» PROBLEM REQUIREMENTS: Set down exactly the lines that run from the line with "Ordered from nearest" to the end of the data, and nothing else.

☆ ☆ ☆ ☆

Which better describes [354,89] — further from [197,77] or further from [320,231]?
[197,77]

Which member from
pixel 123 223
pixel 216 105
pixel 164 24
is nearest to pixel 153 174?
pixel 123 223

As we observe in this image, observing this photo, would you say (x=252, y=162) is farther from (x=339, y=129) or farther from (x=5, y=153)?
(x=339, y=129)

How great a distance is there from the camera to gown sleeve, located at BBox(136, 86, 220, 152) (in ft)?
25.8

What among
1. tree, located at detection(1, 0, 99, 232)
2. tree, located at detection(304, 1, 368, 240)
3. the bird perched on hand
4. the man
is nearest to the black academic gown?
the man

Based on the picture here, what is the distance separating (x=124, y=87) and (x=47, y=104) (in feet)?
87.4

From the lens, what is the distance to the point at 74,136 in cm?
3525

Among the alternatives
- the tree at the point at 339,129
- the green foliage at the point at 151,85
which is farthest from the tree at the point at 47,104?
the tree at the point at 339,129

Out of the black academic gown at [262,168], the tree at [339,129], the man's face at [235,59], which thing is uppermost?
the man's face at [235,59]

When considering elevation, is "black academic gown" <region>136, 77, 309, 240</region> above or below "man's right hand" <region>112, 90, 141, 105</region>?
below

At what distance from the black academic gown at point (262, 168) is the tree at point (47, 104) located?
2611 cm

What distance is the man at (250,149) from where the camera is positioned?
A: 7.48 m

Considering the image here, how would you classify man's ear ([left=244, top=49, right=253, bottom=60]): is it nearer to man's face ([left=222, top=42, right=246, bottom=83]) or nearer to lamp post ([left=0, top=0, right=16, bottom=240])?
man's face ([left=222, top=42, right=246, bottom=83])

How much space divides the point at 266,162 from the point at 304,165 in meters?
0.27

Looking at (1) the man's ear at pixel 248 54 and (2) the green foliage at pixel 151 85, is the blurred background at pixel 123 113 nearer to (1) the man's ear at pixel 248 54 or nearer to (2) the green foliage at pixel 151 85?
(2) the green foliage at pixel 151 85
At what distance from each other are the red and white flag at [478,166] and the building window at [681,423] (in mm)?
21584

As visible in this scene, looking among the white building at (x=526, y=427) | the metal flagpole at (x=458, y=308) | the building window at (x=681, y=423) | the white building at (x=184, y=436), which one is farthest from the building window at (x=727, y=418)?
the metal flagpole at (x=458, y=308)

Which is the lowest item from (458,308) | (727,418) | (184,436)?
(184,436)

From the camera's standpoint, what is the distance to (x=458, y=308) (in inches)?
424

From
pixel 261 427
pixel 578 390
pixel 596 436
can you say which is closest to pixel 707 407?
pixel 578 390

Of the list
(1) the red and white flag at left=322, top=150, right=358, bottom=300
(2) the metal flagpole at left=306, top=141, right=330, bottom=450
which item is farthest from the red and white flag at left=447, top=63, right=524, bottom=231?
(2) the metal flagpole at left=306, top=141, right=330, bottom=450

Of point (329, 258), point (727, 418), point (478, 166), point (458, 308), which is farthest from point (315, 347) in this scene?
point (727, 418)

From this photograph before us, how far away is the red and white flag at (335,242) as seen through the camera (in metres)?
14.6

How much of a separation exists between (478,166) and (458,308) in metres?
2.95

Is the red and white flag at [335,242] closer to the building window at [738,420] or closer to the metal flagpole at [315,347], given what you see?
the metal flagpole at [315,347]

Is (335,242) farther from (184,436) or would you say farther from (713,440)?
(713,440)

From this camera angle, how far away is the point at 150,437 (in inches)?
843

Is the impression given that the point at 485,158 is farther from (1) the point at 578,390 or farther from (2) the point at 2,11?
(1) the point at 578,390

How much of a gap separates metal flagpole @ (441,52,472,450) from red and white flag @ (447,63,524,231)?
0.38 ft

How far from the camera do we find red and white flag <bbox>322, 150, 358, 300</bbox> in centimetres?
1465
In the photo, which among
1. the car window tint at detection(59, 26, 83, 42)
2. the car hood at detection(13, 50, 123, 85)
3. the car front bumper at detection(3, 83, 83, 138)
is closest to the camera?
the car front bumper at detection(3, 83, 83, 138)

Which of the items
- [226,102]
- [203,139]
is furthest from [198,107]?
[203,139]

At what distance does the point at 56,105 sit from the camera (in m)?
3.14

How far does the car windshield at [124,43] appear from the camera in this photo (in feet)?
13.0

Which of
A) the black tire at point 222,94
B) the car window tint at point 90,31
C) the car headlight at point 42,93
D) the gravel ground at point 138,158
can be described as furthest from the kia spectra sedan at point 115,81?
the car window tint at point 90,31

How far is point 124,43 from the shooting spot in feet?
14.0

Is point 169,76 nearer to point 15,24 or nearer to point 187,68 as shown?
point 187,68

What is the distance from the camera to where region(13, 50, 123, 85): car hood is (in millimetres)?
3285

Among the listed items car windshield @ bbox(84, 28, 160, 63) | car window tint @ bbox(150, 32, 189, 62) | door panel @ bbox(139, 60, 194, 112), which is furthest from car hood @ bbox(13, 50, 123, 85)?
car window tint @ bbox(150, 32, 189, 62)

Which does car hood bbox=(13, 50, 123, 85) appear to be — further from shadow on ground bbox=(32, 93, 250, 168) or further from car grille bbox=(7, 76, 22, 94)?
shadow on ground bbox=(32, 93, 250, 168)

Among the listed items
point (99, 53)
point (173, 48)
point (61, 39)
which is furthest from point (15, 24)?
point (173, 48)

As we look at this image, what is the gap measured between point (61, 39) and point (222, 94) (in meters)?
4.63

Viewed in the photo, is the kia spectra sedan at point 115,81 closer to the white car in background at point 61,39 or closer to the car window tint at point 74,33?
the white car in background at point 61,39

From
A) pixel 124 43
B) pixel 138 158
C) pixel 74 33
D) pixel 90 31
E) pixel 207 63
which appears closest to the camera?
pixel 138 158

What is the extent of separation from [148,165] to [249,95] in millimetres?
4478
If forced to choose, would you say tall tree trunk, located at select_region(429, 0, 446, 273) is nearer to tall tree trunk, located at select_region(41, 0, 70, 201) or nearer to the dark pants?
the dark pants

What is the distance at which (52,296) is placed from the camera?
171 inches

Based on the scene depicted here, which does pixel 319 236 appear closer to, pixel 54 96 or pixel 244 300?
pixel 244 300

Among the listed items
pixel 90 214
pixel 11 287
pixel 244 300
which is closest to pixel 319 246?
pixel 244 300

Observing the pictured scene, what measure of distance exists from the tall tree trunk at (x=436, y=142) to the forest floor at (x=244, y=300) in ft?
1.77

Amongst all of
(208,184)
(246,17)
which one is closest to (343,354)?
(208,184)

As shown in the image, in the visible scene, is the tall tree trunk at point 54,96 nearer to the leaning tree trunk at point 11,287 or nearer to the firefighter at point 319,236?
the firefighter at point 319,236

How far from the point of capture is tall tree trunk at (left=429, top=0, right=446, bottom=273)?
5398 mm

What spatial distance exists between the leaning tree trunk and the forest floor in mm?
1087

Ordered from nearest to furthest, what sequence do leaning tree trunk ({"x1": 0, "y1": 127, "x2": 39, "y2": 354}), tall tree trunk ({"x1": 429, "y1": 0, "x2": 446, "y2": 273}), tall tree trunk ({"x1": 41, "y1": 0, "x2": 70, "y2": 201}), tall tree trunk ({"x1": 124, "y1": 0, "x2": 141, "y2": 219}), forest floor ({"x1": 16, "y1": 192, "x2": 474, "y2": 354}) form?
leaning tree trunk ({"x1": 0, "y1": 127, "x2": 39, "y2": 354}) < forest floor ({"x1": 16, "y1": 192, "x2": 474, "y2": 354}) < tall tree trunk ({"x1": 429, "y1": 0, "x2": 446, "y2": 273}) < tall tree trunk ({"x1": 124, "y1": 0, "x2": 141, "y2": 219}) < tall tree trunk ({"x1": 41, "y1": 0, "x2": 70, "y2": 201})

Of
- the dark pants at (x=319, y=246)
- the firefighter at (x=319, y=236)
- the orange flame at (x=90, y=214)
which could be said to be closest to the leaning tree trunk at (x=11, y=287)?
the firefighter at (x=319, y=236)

☆ ☆ ☆ ☆

» FULL ANSWER:
Ordered from nearest to furthest, what sequence do leaning tree trunk ({"x1": 0, "y1": 127, "x2": 39, "y2": 354}), tall tree trunk ({"x1": 429, "y1": 0, "x2": 446, "y2": 273}), tall tree trunk ({"x1": 41, "y1": 0, "x2": 70, "y2": 201}), tall tree trunk ({"x1": 124, "y1": 0, "x2": 141, "y2": 219}), forest floor ({"x1": 16, "y1": 192, "x2": 474, "y2": 354}) form?
leaning tree trunk ({"x1": 0, "y1": 127, "x2": 39, "y2": 354}) < forest floor ({"x1": 16, "y1": 192, "x2": 474, "y2": 354}) < tall tree trunk ({"x1": 429, "y1": 0, "x2": 446, "y2": 273}) < tall tree trunk ({"x1": 124, "y1": 0, "x2": 141, "y2": 219}) < tall tree trunk ({"x1": 41, "y1": 0, "x2": 70, "y2": 201})

Of
- the dark pants at (x=319, y=246)
- the firefighter at (x=319, y=236)
- the orange flame at (x=90, y=214)
which could be said to be closest to the leaning tree trunk at (x=11, y=287)?
the firefighter at (x=319, y=236)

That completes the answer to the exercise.